An Goethes Vom Vater hab‘ ich die Statur, des Lebens ernstes Führen, vom Mütterchen die Frohnatur und Lust zu fabulieren erinnern die Aussagen des Dirigenten über sein adventistisches Elternhaus, auch der Sohn vereint in sich das Beharren auf einmal verinnerlichten Grundsätzen, verbunden mit Kompromissbereitschaft, so wenn es um Aufführungen oder Proben am adventistischen Sabbath geht. Beinahe noch mehr spricht für ihn, dass sonst kompromisslose Orchestermusiker sich auf seine Vorschläge einlassen, um ihn zu halten.
Blomstedt, so erfährt der Leser aus den ersten drei eher chronologisch gegliederten Kapiteln des Buchs, gelingt der Karrieresprung zu den ganz großen Orchestern dank des allerdings Nichteinmarsches der Volksarmee 1968 in die Tschechoslowakei, durch den Gewandhausorchester wie Staatskapelle ihrer tschechischen Dirigenten beraubt wurden. Ungemein interessant und sich deckend mit Passagen im Roman Uwe Tellkamps Der Turm sind die Ausführungen über das Musikleben im von Blomstedt heiß geliebten Dresden und über das Verhalten der DDR gegenüber Künstlern in seiner ganzen Armseligkeit, was deren Ausbeutung betraf. Gleichzeitig erkennt er, dass die quasi kulturelle Inzucht auch zur Bewahrung eines unverwechselbaren Orchesterklangs führte, der nach der Wende verloren ging.
In den Gesprächen mit Spinola bekennt sich der Dirigent dazu, ein „verkappter Romantiker“ zu sein, Vorbehalte gegenüber in der SU gelebt habenden Komponisten nur schwer überwinden zu können, und an Astrid Lindgrens Steuerprobleme erinnern die seinen, die ihn Schweden zugunsten Luzerns in der Schweiz verlassen lassen. Inzwischen ist er jedoch in sein Heimatland zurückgekehrt.
Das Buch ist außerordentlich faktenreich, erzählt von der Geigensammelsucht und kurz danach davon, was an teuren „Andenken“ er bereits der Öffentlichkeit zugänglich gemacht hat, setzt sich mit der alten deutschen und modernen Orchesteraufstellung auseinander, bei der er die erstere wie auch Christian Thielemann bevorzugt, und er wagt, wenn auch behut- und einfühlsame Kritik an Kollegen, wenn er mit den Folgen von deren Wirken, so dem „dunklen und dicken“ Klang des Gewandhausorchesters zu kämpfen hat. Noch kritischer ist er wohl gegenüber sich selbst, wenn er das Urteil „Undankbarkeit“ durch eine amerikanische Mäzenin akzeptiert.
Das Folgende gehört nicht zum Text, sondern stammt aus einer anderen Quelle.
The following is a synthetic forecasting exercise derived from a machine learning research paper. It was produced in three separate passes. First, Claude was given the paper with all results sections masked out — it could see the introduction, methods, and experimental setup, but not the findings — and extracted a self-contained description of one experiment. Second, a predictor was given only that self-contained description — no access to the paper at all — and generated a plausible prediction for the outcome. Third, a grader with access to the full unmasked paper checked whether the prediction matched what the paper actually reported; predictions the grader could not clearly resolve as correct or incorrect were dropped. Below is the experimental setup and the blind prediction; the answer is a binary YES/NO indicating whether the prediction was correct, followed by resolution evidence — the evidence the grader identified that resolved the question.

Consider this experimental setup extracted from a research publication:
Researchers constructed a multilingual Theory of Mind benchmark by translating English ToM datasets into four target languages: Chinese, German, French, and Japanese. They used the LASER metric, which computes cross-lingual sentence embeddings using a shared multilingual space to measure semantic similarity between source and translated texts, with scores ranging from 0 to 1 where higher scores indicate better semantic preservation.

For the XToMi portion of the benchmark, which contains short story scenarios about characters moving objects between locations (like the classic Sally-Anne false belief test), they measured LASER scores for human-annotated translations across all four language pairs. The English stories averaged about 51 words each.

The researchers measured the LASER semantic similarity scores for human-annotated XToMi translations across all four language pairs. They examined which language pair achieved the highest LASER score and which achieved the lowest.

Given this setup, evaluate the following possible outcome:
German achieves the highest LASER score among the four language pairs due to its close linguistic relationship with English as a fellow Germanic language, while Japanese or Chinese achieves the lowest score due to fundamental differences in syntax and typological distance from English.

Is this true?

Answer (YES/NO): NO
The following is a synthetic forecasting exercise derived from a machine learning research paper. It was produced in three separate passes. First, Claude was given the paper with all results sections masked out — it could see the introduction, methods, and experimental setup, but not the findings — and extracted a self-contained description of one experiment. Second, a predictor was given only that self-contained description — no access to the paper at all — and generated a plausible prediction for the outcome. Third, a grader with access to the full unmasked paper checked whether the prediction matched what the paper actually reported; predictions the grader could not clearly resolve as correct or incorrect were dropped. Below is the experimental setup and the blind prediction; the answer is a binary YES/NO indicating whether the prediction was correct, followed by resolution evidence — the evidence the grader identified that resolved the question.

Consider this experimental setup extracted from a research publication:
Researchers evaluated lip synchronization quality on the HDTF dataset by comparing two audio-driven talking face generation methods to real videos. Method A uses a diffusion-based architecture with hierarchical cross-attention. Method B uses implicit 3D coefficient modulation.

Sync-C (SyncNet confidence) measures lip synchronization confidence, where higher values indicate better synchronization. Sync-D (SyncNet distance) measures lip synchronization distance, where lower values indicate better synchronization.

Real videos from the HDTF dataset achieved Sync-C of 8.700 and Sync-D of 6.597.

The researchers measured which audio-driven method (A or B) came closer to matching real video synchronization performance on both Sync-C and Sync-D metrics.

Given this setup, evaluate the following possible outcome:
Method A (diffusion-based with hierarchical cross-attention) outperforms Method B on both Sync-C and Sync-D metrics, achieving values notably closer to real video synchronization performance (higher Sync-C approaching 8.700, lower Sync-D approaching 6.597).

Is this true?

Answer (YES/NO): NO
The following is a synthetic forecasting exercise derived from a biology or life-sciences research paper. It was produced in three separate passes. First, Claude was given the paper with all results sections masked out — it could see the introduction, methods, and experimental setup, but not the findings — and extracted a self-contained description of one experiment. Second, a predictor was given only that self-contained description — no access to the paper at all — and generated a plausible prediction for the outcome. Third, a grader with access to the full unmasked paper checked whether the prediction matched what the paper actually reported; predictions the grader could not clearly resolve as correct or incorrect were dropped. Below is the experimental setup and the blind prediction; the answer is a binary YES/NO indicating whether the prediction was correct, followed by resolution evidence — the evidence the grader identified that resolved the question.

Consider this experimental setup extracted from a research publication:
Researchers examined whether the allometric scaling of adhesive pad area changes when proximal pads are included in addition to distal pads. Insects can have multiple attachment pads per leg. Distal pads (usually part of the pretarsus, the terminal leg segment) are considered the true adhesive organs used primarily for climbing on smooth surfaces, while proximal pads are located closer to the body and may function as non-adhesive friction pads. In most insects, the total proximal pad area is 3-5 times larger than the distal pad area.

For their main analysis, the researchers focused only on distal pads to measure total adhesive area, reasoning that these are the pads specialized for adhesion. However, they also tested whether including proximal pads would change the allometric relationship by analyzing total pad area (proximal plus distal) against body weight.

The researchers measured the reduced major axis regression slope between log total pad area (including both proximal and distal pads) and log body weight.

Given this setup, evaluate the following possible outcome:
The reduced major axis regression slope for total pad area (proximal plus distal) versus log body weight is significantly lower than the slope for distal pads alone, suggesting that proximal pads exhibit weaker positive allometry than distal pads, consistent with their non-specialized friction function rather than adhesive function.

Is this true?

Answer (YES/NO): YES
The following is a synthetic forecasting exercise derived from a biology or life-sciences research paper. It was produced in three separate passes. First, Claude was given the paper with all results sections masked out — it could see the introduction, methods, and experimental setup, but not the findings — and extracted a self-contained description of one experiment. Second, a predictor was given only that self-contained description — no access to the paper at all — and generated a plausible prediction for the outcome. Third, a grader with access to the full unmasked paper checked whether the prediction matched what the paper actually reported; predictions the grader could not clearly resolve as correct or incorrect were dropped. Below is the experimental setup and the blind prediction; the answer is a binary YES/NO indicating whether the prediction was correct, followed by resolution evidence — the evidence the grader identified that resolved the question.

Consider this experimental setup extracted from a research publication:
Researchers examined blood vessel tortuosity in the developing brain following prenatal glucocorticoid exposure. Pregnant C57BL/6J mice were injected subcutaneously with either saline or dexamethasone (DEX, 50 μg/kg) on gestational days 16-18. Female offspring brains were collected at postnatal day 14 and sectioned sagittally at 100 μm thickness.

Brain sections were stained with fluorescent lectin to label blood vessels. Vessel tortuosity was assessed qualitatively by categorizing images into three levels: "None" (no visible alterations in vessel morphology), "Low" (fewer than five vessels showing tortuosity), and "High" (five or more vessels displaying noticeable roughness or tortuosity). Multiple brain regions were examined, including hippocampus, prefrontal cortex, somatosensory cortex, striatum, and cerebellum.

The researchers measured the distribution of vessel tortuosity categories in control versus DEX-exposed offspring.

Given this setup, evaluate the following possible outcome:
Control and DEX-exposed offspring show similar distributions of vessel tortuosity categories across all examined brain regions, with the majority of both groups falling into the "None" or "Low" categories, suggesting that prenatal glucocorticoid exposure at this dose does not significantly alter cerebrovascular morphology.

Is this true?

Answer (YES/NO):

Unterhaltsam, tiefgründig und immer von großem Ernst erfüllt sind die Aussagen von Herbert Blomstedt, er ist bereit, einmal gefasste Meinungen zu korrigieren, so die über Richard Strauss oder Franz Liszt , tiefes Bedauern erfüllt ihn, wenn er den Verfall Leonard Bernsteins konstatieren muss, und ganz besonders berührt die Bereitschaft, seiner Gesprächspartnerin mit vielen Beispielen alles über Melodie, Metrum, Periodenbau oder Instrumentation zu erklären.
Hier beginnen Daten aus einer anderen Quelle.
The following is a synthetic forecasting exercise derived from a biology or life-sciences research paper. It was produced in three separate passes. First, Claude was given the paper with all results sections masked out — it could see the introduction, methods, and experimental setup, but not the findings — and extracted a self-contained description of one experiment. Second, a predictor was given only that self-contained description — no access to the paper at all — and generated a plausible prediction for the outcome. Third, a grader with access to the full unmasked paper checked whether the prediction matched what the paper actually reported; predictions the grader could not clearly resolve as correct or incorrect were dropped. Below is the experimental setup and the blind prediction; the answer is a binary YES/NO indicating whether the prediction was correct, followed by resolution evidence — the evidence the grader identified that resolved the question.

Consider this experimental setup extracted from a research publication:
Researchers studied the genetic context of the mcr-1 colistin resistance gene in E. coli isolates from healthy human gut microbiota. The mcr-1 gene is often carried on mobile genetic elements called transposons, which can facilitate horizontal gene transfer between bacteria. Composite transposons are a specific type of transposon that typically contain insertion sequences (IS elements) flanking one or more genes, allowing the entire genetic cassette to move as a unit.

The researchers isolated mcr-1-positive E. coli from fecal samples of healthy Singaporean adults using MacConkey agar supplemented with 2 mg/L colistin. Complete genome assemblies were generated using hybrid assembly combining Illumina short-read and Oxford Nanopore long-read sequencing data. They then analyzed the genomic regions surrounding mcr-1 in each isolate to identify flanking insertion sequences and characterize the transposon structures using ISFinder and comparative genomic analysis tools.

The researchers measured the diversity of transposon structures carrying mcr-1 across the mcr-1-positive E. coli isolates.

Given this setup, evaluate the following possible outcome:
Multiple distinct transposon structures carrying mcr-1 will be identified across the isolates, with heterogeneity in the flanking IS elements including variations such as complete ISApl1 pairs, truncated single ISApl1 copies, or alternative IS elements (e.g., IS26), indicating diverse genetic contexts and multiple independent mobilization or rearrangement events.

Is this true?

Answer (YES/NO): YES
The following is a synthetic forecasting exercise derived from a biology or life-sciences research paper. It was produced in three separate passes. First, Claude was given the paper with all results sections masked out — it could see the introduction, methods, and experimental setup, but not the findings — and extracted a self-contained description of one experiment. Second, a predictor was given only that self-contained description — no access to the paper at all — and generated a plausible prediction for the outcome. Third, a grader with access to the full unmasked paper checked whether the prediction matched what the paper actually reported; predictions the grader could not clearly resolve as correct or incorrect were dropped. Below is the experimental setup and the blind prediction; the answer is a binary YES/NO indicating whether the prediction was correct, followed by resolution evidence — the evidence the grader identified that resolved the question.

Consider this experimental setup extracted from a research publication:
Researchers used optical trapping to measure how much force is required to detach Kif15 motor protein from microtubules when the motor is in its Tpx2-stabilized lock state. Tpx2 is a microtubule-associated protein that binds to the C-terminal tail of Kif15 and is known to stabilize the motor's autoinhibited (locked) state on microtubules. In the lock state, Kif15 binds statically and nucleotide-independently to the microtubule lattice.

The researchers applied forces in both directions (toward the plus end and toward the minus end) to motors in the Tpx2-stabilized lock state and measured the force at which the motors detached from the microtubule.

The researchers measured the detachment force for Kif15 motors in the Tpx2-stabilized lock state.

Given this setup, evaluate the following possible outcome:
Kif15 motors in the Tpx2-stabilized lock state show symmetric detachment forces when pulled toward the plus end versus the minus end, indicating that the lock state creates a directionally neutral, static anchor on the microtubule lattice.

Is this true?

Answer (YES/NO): YES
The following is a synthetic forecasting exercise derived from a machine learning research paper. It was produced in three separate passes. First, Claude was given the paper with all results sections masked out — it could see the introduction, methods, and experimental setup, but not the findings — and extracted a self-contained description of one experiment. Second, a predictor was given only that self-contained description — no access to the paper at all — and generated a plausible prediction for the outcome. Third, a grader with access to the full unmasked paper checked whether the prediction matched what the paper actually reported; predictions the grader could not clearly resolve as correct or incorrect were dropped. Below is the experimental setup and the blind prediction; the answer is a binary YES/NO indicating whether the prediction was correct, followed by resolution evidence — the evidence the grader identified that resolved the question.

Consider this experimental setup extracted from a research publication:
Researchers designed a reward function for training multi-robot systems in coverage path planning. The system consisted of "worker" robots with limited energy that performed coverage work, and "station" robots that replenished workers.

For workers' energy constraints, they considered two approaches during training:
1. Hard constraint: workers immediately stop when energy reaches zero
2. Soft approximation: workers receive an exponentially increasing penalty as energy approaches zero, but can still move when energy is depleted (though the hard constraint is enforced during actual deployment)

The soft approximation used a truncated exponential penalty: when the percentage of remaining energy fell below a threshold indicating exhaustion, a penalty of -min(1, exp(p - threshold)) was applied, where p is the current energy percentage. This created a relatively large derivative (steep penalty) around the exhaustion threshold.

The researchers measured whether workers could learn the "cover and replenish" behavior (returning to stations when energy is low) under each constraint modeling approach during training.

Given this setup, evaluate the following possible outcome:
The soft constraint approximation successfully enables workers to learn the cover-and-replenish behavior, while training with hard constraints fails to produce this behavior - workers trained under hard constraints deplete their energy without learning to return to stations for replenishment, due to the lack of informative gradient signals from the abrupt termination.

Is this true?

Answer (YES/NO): NO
Während er mit den Jahren selbst immer sparsamer in seiner Dirigiergestik geworden ist, aber bereits von Anfang an genialisches Herumfuchteln verachtet hat, schätzt er hingegen „akribisches Proben“, nach dem sich im Konzert „neue Dimensionen öffnen“ können.
Die „Macht der Popmusik“ und die „Verkümmerung der ästhetischen Fähigkeiten“ machen dem Dirigenten Sorgen, und Themen wie diese werden nicht als Frage- und Antwortspiel, sondern in gegenseitiger Anregung und Ergänzung abgehandelt.
Wenn Herbert Blomstedt ein Konzert vorbereitet, dann bedeutet es für ihn nicht nur Proben mit dem Orchester, sondern auch eine intensive Beschäftigung mit dem Komponisten, so wie während der Entstehung des Buches mit Bachs Johannes-Passion, die ihn den Komponisten als „allgemeinen Christen“ und damit sich selbst nahe stehend empfinden lässt. Einen ähnlichen Stellenwert hat für ihn Mendelssohns Lobgesang. Der letzte Satz aber heißt: „Letzte Entscheidungen werden woanders gefällt“, worüber man nachdenken kann wie darüber, ob es den Herren Blomstedt und Barenboim noch gelingt, ihr Vorhaben, Furtwänglers Klavierkonzert aufzuführen, zu realisieren.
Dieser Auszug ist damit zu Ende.